The MMOGosphere is all atwitter about Star Wars: the Old Republic going microtransactional. Critique-geeks seem to have an obsession with naming and classifying things. Evolutionary? Revolutionary? That feature’s just an evolution of Game X yada yada. That’s a totally revolutionary game. Blah blah blah. What does history say?
MUD was arguably the seminal multiplayer online RPG. It may not quite have been the first, and it may have just been an evolution on the pencil-and-paper mechanics of fantasy RPGs — but an entire genre of online games for decades were named after it. Vive la revolution!

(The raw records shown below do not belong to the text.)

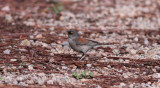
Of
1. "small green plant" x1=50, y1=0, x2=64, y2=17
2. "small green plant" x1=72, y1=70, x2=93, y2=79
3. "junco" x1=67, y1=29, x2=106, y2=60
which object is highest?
"small green plant" x1=50, y1=0, x2=64, y2=17

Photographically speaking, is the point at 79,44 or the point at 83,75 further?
the point at 79,44

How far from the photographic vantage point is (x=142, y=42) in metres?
10.1

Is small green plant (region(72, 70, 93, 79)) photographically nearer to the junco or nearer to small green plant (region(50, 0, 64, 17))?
the junco

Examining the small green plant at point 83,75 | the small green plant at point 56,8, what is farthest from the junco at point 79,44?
the small green plant at point 56,8

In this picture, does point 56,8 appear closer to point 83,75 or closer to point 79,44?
point 79,44

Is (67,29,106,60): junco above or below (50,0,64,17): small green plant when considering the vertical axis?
below

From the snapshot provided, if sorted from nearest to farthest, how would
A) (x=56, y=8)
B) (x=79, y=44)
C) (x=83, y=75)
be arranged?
(x=83, y=75) < (x=79, y=44) < (x=56, y=8)

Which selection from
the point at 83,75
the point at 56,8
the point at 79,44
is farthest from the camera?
the point at 56,8

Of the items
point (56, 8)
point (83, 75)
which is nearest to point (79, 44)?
point (83, 75)

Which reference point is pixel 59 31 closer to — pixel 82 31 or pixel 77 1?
pixel 82 31

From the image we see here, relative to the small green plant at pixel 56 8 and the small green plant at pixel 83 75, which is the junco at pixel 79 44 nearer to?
the small green plant at pixel 83 75

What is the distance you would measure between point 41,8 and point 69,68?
310 inches

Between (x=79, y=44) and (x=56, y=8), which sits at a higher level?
(x=56, y=8)

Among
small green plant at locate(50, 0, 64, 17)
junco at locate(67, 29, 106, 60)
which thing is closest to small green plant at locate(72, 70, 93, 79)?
junco at locate(67, 29, 106, 60)
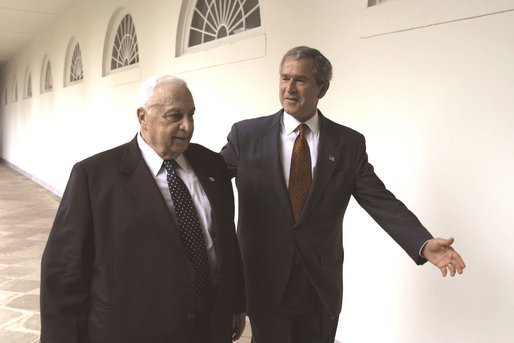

Katamari Damacy was a revolutionary kind of game. There was less focus on difficulty and complex systems, and a lot of focus on fun. The graphics were whimsical. The premise was downright silly. The song is stuck in my head — AHH THE SONG! Controls were intuitive and a ton of fun. “Success” meant getting downright ridiculous. So, as the Prince of All Cosmos rolled his Katamari around, with EVERYTHING sticking to it, and you eventually roll around a globe picking up entire continents, gamers geeked out. As a piece of artistic game design, it was brilliant! And it was a budget-priced title at release. And yet, what are the ongoing effects? Where are the other neat, whimsical, budget-priced games? Oh sure, there are a few gems like Braid, but if you asked 95% of XBox 360 owners about it, they’d say “What’s Braid?” So… where’s my revolution, dammit?
World of Warcraft (a game which needs no Wikipediazation) has clearly revolutionized the MMORPG genre. Gameplay and design? YADC – Yet Another Diku Clone. Very little real advancement of the idiom, genre, or mechanics. Graphics and presentation are about on-par with slightly older games (which is a good thing, as it massively increases the number of systems that can run it well). If you presented me the naked design, I’d guess that the game was awful. But in practice, the execution was just so excellent that it’s redefined the genre. Thanks, Blizzard — the AAA MMORPG is now forever doomed! After WoW’s 10+ million subscribers, no title costing tens of millions of dollars will be satisfied with a paltry few hundred thousand, which WAS the bar for success before! Now, no responsible AAA development company can risk much deviation from the established pattern of success. A pox on the revolution!
Civilization ushered in the golden days of PC gaming simulation games. The series progressed over time, usually growing slightly in scope or complexity. And it never really made the jump to mainstream… although a slightly slimmed-down version is now on the current consoles. Revolutions happen in unexpected times and places!
What will be the next Tiny Revolution?